Part of what you’re missing is the volume of young people in cities who, instead of renting a flat with friends, are instead living at home for extended periods, newlywed couples are moving in with in-laws where they’d previously rent or buy. Even relatively well-off couples are buying apartments rather than houses, driving up prices of what used to be entry-level properties that first-time buyers traditionally started with.
That’s a lot of pent-up demand that isn’t being met because people who want to move out on their own find it impossible.
There are a heap of issue that contribute and supply is certainly one of them. However the number one issue first and foremost is that housing has been turned into a commodity. Or maybe more that it has been turned into THE commodity in this country. Howard & Costello set the ball rolling with their tax policies and those with money saw the results. Basically every relevant government policy for the last three decades has pumped it over and over again. First home buyers grants, equity schemes, deposit guarantees, proposed super schemes - every single of them only pushed the prices higher. Especially when combined with super low interest. You could earn more buying a house, doing nothing, then selling it and get a fucking tax break into the bargain. Unless you are addressing the outrageous increases in cost then you’re only making the issue bigger.
Prices have to plateau for a couple of decades for this to be sane again. The only way for that to happen is to take away the tax breaks and increase supply.

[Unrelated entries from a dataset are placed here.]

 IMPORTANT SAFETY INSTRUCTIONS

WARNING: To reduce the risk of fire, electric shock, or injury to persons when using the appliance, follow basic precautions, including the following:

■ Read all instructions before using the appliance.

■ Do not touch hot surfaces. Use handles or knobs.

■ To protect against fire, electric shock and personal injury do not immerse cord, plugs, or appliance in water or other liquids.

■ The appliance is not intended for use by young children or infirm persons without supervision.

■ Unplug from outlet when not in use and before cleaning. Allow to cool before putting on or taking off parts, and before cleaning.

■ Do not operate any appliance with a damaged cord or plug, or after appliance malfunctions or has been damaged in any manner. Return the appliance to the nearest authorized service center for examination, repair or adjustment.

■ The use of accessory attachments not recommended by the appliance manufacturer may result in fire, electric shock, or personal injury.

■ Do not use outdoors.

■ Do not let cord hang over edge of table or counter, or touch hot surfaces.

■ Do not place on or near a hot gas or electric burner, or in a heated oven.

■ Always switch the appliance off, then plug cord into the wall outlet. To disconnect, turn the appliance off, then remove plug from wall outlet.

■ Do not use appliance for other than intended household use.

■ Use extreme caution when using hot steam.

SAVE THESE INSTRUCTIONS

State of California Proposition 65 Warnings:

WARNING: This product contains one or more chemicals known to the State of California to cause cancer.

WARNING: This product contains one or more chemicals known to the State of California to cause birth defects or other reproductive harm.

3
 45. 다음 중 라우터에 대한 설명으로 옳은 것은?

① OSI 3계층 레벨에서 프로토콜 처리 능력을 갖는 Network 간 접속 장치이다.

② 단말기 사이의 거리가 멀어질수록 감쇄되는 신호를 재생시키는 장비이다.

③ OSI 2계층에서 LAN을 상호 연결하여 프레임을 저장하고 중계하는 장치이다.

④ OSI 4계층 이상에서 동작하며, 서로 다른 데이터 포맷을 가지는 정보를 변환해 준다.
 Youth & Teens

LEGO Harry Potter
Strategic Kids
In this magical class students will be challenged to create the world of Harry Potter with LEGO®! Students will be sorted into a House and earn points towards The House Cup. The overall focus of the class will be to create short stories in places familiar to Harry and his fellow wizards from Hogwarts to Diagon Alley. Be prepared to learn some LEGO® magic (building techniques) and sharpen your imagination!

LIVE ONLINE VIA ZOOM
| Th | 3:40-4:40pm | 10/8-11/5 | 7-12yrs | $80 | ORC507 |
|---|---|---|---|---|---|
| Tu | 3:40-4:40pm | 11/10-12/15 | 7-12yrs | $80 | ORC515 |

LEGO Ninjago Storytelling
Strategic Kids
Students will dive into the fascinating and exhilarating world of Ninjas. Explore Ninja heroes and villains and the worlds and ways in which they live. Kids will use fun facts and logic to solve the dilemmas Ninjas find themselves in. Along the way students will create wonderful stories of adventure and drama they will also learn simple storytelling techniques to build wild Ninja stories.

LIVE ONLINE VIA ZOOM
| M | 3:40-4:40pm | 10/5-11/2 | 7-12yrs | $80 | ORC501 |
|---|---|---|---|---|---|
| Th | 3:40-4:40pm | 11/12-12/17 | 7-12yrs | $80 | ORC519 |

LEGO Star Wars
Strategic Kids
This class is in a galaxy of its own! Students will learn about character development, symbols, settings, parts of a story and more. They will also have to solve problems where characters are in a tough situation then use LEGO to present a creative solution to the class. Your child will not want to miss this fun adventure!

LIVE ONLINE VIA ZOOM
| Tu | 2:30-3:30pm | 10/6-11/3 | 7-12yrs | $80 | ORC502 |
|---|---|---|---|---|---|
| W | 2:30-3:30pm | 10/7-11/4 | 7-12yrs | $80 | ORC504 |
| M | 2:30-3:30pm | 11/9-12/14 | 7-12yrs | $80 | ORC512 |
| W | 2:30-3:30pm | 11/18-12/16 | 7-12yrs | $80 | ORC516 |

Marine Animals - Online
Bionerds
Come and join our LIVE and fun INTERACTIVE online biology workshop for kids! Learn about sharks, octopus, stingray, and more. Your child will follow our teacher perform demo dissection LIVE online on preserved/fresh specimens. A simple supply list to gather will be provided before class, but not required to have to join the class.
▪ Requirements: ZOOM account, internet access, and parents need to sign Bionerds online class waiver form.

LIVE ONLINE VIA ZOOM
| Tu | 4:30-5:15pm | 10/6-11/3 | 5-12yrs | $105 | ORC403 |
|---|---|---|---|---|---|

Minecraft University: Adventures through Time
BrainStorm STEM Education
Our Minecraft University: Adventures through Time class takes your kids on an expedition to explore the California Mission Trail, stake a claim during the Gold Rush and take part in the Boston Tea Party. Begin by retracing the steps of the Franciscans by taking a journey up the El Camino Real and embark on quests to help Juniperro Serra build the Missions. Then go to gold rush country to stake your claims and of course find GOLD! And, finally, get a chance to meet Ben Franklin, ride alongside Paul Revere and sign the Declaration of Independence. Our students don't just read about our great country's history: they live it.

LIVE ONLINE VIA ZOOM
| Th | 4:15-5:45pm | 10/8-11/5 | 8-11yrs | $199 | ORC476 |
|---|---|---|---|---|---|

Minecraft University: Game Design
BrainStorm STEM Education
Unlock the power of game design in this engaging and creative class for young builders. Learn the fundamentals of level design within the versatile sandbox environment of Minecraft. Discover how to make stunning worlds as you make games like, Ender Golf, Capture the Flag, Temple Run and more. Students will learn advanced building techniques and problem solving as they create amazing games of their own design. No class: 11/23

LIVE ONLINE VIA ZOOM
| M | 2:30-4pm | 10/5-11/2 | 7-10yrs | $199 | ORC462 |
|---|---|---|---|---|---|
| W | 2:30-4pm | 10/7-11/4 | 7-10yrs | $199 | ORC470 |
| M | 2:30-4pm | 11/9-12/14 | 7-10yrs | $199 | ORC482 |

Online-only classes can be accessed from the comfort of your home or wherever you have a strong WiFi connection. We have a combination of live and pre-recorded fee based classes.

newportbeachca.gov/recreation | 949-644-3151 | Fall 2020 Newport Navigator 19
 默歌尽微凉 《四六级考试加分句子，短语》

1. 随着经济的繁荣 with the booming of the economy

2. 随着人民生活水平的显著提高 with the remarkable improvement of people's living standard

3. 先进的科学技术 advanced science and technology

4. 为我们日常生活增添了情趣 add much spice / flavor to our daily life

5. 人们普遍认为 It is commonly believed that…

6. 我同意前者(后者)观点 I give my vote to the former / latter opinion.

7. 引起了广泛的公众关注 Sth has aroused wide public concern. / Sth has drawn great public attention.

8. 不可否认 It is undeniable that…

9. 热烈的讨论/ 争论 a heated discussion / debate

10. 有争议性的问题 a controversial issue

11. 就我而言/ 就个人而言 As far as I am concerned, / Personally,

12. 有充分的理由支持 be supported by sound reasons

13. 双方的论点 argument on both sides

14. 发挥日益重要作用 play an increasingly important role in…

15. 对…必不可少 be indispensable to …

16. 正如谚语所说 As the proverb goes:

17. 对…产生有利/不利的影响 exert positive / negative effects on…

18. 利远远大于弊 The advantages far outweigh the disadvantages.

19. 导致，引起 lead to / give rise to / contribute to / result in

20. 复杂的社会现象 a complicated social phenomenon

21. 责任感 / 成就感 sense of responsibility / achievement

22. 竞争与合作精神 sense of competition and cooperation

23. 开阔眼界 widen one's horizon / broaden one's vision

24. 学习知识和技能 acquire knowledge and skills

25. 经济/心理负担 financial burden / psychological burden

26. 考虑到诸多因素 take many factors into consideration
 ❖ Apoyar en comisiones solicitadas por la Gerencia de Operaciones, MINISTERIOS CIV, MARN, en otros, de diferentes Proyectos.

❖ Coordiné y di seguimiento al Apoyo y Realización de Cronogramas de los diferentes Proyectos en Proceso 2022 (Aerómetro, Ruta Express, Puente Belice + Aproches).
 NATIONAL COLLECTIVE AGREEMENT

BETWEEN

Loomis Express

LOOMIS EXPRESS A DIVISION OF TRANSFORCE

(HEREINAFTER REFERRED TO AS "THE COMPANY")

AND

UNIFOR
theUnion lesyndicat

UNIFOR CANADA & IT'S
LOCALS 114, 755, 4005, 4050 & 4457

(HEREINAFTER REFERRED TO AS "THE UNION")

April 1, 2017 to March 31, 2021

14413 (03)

No one has the guts to do it.
The other massively relevant issue that no one ever talks about is that the neo-libs have convinced the country (and most of the anglo-sphere) that government just cant - and shouldn’t - do shit. In my opinion this is the compounding factor that is almost never addressed. The government could build, but they dont because “the market” can always do it “better/faster/cheaper”. Oh and taxes are evil and government workers are lazy entitled scum who never help you or make your life better. Probably the worst lie that’s been sold to people in the last half century.